Главным разочарованием последних месяцев оказался премьер Арсений Яценюк. Создается впечатление, что политик пересилил в нем экономиста. Он знает, что необходимо делать, его с Порошенко экономическая программа была усердно скопирована из учебника по экономике, но то ли политические расчеты, то ли недостаточная поддержка в парламенте стоят на пути реформ. Президент Порошенко также больше обеспокоен политикой, чем экономикой, что объяснимо, но недопустимо. Без изменения экономической ситуации, вряд ли политическая и социальная ситуации изменятся к лучшему.
It’s the economy, stupid! С тех пор, как в 1992 году стратег президентской компании Билла Клинтона по имени Джеймс Карвилл, человек одновременно удивительно похожий на незеленого Фантомаса и черепаху, утвердил в политическом лексиконе эту фразу, переводимую примерно как “Дело-то в экономике, дурень!”, любое социально-политическое явление в постиндустриальном мире просто обязано проходить тест на экономическую выживаемость. Украина этот тест пока что сливает, намеренно или нет – трудно сказать. Да это и неважно. Возможно, что все ждут неизбежного в настоящей ситуации дефолта. Возможно, что некоторым безнадежно запущенным системам проще дать возможность развалиться, чтобы из обломков уже строить новую. Вопрос, будет ли из чего строить?
Способность частного предпринимательства к выживанию в любых условиях сравнима, наверное, лишь с выживаемостью вирусов. Даже после четырех лет Гражданской войны, в ходе которой все конфликтующие стороны усердно обирали и притесняли буржуазию, когда, представ перед перспективой полного коллапса, Советская власть, несмотря на все ее идеологические вывихи, попросила частных предпринимателей спасти страну, частные предприниматели вышли из тени и сделали за год то, что государственные чиновники не смогут за десятилетия. Так что секрета, как восстановить страну в кратчайшие сроки, нет, Это уже было сделано в годы Нэпа, и в гораздо худших социально-политических условиях.

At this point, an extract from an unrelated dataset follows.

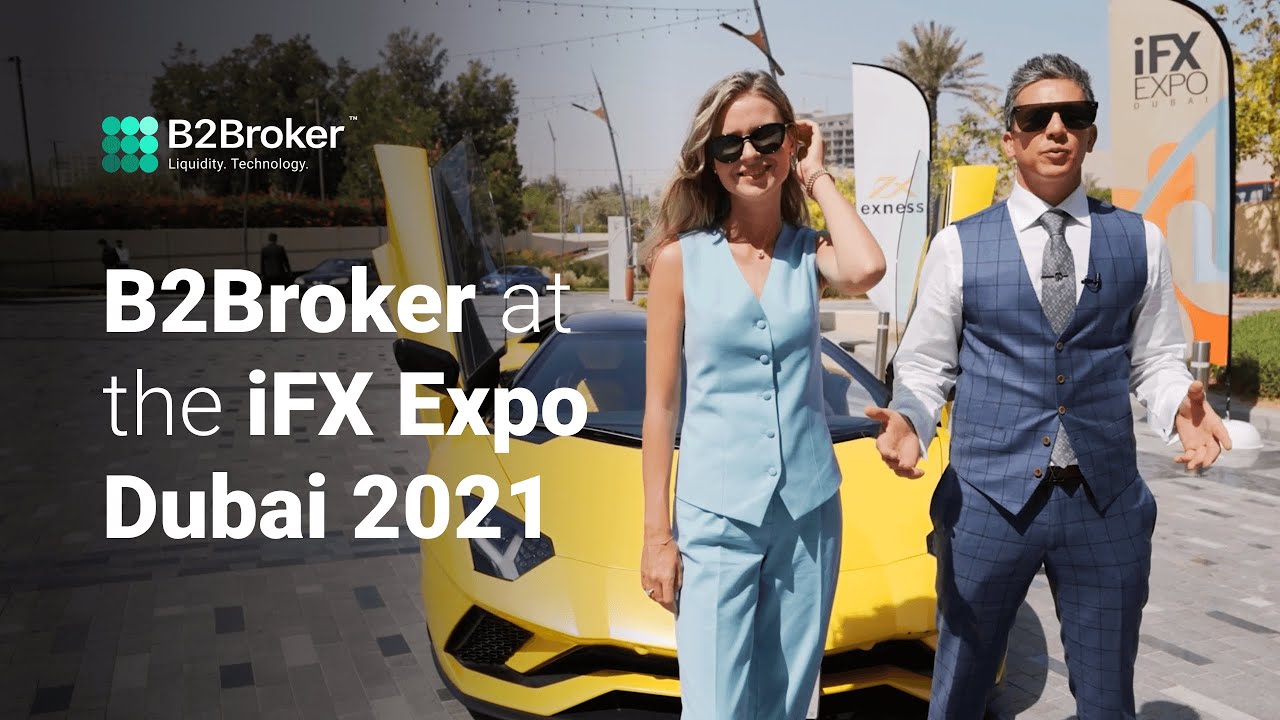 B2Broker Wraps Up iFX Expo Dubai 2021 in Style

Как бы там ни было, а украинцы, несмотря на некоторый инфантилизм моего друга, сами разберутся. Им придется, так как другого выхода у них просто нет, кроме второго Гаити. И вот это и является, на мой взгляд, единственным решением. Реформы должны идти снизу. В принципе, они там будут происходить в любом случае. Жизнь страны не ограничивается Майданом и улицей Грушевского. Фаза протеста обязана смениться фазой созидания. Общественность либо проявит себя на местах и подгонит правительство, либо покрышек в стране однажды просто не останется. Подумайте об окружающей среде, в конце концов, господа президент и премьер-министр!
В общем, я друга моего расстроил. Но напомнил ему на прощание:
— Смотри, дружище, вот ты говоришь государство, правительство. Но ведь ты сам взял и построил свой дом, какой ни на есть. За свои кровные купил и своими руками отстроил, худо-бедно. Во время оно, когда все остальные ждали квартир от родного государства. Прошло лет тридцать, а многие так и ждут своей вечной очереди. А твои дети выросли не в общежитии, а в доме, получили образование, стали профессионалами. И скажи мне, если бы ты не проявил личную инициативу и не построил сам свой дом, имели бы твои дети такие же шансы в жизни, какие ты им дал?
— Мда, — вздохнул мой друг, — черт его знает.